Acceptance and tolerance and forgiveness, those are life-altering lessons. – Jessica Lange

    Am I really allowed to say “life sucks”? Certainly not according to the many inspirational cards and memes found on facebook and pinterest. It can always be worse; you could be dead. So that leaves me to struggle with my occasional backslides and mega- pity parties.

  I think it’s more apt to say “life experiences can tire you”; deplete your resilience. Although things are starting to pull back together for us; we are now faced with rebuilding and retraining our homecare crew. This really cuts into the respite time. I have unwittingly become ‘the expert’; the one who handles the Hoyer lift with great proficiency. Also as the new home care agency’s policy calls for the presence of two people to use the lift; I am more or less necessary.

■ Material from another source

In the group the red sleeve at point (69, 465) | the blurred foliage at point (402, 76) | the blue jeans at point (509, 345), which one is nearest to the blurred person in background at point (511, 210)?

  Friday morning I received a phone call that I honestly did not expect. Mrs. C had passed away earlier that morning. My first thought was that she was now somewhere saying, “I told you so. I told you I wouldn’t go to a home”. I spent the next few days, expecting to feel a kick in the backside. That was her last promise to me. Perhaps the soul is more forgiving than the physical mind. This also leads to another personal dilemma for me. Accepting that not everybody has a funeral. The Maritime bound sections of my husband’s family tend to believe this way. They lean more towards the donation of the body; or the private scattering of ashes. For K’s father; it was small family gatherings in the kitchen. A toast to the departed and a very private scattering of ashes, many months later. K has always maintained that he wants drinking and laughter; not the somber funeral home setting. Over the years I come to accept that respecting the views and wishes of others, no matter how atypical by your own standards; that is what counts.